##### RECORDS TO PROCESS
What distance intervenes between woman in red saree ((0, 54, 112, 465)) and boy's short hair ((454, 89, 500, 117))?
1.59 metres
##########
##### RECORDS TO PROCESS
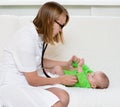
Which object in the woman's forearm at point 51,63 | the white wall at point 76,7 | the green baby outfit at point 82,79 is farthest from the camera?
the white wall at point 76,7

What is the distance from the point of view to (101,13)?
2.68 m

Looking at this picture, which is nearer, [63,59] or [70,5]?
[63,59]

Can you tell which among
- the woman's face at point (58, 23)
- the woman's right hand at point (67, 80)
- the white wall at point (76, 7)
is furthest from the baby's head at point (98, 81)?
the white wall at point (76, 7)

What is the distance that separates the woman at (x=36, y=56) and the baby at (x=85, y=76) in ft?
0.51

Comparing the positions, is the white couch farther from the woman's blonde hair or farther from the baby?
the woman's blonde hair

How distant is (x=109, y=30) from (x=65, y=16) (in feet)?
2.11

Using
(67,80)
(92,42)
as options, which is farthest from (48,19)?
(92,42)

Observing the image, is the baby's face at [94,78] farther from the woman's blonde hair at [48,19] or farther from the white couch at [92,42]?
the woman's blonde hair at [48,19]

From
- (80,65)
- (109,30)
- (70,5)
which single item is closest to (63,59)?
##########
- _SET EXERCISE_
How many lines in the entries above contain the word "blonde"? Reply with the number only.

- _SOLUTION FOR THIS PROBLEM_
4